Völlig richtig eröffnet die Bilderstrecke mit der Feststellung, dass Udo Lattek der erfolgreichste deutsche Vereinstrainer ist. Acht deutsche Meisterschaften, der Gewinn aller drei europäischen Vereinspokale und drei DFB-Pokale hat der Mann neben der Erkenntnis zu verantworten, dass „Aussaufen“ manchmal besser ist als „Auslaufen“. Wäre es bei so vielen Erfolgen zu viel verlangt, wenn man in der zugehörigen Bilderstrecke alle Stationen aufführte, an denen Lattek erfolgreich als Coach wirkte? Stattdessen kein Wort und kein Bild zu Latteks Zeit in Mönchengladbach, die den „Mönchen“ immerhin zwei Meisterschaften, die Teilnahme am Finale des Landesmeisterpokals und den Gewinn des UEFA-Pokals bescherte.

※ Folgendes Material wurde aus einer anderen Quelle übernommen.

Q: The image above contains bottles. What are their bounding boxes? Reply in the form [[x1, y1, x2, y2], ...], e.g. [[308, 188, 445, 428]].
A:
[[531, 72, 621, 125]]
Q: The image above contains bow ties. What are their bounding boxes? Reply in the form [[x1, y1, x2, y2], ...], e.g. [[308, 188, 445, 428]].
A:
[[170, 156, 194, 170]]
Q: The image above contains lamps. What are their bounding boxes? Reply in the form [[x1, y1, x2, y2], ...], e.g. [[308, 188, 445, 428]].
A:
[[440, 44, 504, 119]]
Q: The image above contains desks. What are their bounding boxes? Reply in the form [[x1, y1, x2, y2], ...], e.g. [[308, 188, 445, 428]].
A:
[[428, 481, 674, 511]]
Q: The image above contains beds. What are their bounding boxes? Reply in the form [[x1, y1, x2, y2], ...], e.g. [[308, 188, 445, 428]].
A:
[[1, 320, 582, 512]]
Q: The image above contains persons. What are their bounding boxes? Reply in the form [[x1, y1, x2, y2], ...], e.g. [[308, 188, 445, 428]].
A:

Akuter Fall von Bayern-Hörigkeit? Schlechte „Pep“aration? Man hat ja durchaus Verständnis, wenn eine Meldung, wie Latteks Erkrankung, in den Redaktionsräumen für Geschäftigkeit sorgt und der CvD in Sachen Online anmahnt, dass man unbedingt eine „klickfreudige“ Bilderstrecke zum Thema bräuchte. Schließlich dürfte „Udo Lattek Parkinson“ derzeit zu einem erhöhten Suchaufkommen im Netz führen. Aber deshalb gleich so schlampig zu Werke gehen? Sind das etwa schon erste Auswirkungen der Springer’schen Radikalkur, die einigen Journalisten ihre Jobs kostete? Unabhängig davon stimmen Ton und Inhalt der verfrühten Nachrufe auf Udo Lattek einfach nicht und so lange jemand so lebendig ist, wie der Erfinder des „Neid und Mißgunst“-Axioms, sollte der Blick auf seine Karriere Jubiläen vorbehalten bleiben. Am 16. Januar 2015 wäre dazu, zum Beispiel, Gelegenheit, dann wird Udo Lattek 80 Jahre alt. Bis dahin verbleiben wir mit Christoph Schlingensief (der bezog sich damit zwar auf einen anderen, nicht minder großartigen Udo, aber das ist uns in diesem Fall egal!)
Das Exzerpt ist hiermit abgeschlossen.